7.2 In discussion members made the following points

- a team of experts had drawn up the requirements and that the size indicated was a minimum;

- higher minimum standards were desirable since keepers would naturally tend to go for the minimum permissible cage sizes;

- all cage standards were fairly arbitrary, and were only best guesses as to what was adequate. Better information on animal requirements was only just beginning to be acquired. Ferrets kept in the specified conditions did not develop behavioural abnormalities;

- the draft Code was internally inconsistent, so that the minimum cage size requirements were not consistent with other information provided about ferret behaviour and requirements.

7.3 The Secretariat would seek any other expert advice that was available. The style used for this supplement and the way that an expert group had been established to produce it would be used when the existing codes were revised.

7.4 The code for gerbils seemed more satisfactory than the code for ferrets. Action: Secretariat

8. Sub-Committee Reports - APC (99) 17

8.1 The Chairman of the Education and Training sub-Committee reported on the recent meeting of the sub-committee, and outlined the work programme which had been discussed and taken forward in important respects. The Chairman of the Research and Alternatives sub-Committee similarly reported on the recent meeting of that sub-Committee.

8.2 The Research and Alternatives sub-Committee had agreed that it was necessary to refer to the main committee the decision which it had reached on a funding application made to it by a member of the APC. The sub-Committee had not examined the merits of this application, but had drawn up a general formula that "Applications from members of the APC would not normally be considered in view of the need to maintain public confidence in the openness and fairness of the award process".

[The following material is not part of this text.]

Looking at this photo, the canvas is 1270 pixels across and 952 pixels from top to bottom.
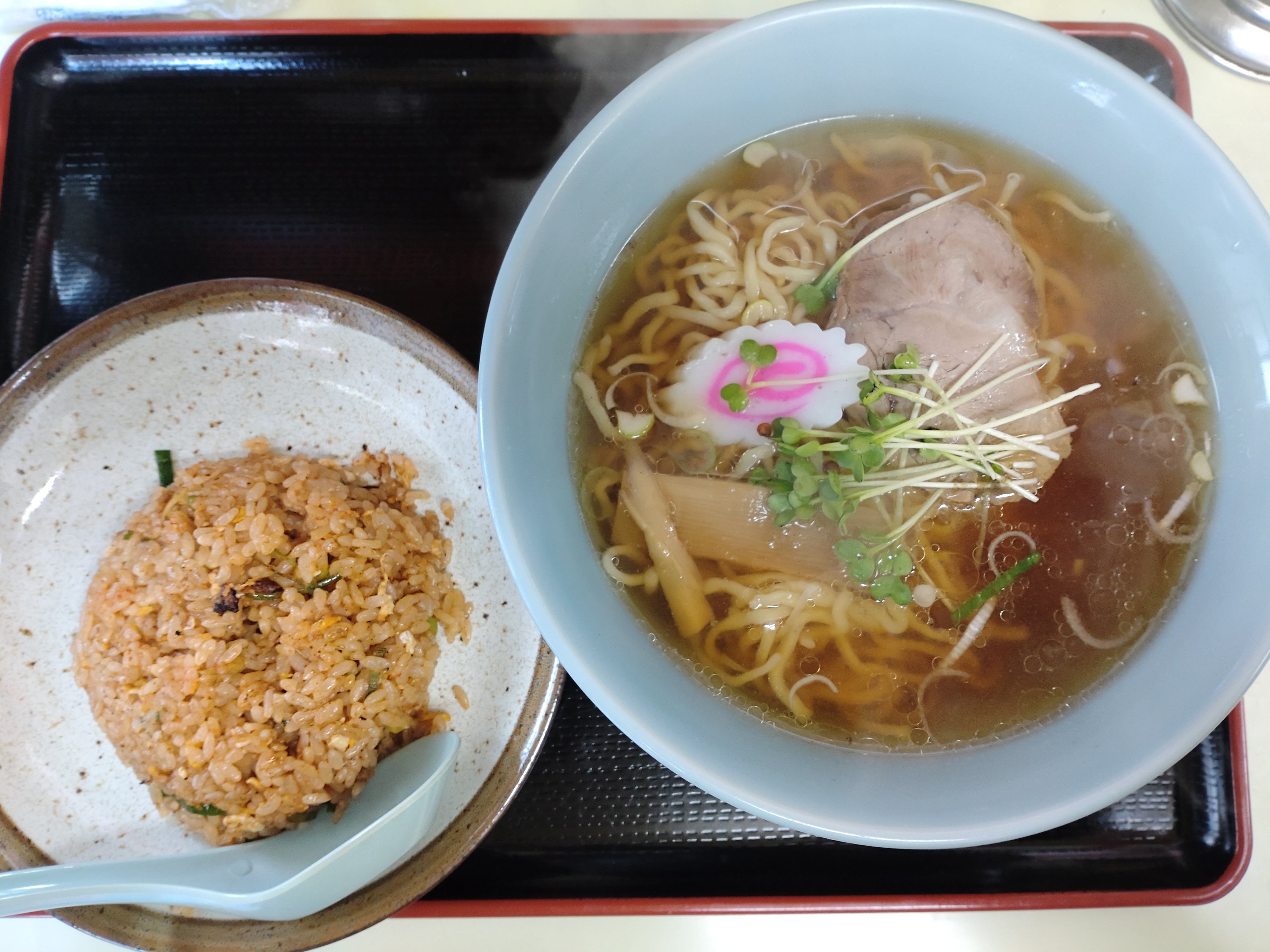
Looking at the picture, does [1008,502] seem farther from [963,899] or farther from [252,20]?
[252,20]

8.3 The Committee discussed this (in the member's absence). Members pointed out that the sub-Committee's formulation was not the standard policy of most grant awarding bodies. The sub-Committee had been aware of this, but believed that the APC was different, being a government appointed body. The Minister was likely to be directly questioned on its activities. The funds available were very limited, and an APC member would probably receive a large percentage of them. In addition, many of the scientists in the relevant field were likely to be on a Research Council. This was not the case with the APC.

8.4 The Committee agreed to accept the sub-Committee's form of words. It did not completely rule out an application being made by a member of the Committee. But the Committee took the view that it is important that any such application from a member be considered alongside others submitted in response to a publicly advertised programme.

9. Draft 1998 Annual Report - APC (99) 18

9.1 Various substantive amendments were suggested and noted for incorporation. Members were asked to send points about stylistic and other lesser matters to the secretariat. Action: members, Secretariat

10. Revision of the standard licence conditions for designated establishments - APC (99) 19

10.1 The paper was introduced and the significant revisions identified. It was thought that the words 'wherever possible' in IV 6B were unnecessary. It was agreed that the Home Office should reconsider this clause.

11. Any other business

11.1 Articles from the Sunday People had been circulated as an information paper. If members had any significant concerns about the issues they raised they should inform the Chairman and he would take them up with the Home Office.

12. Date of the next meeting

12.1 The next meeting would be held on June 30th.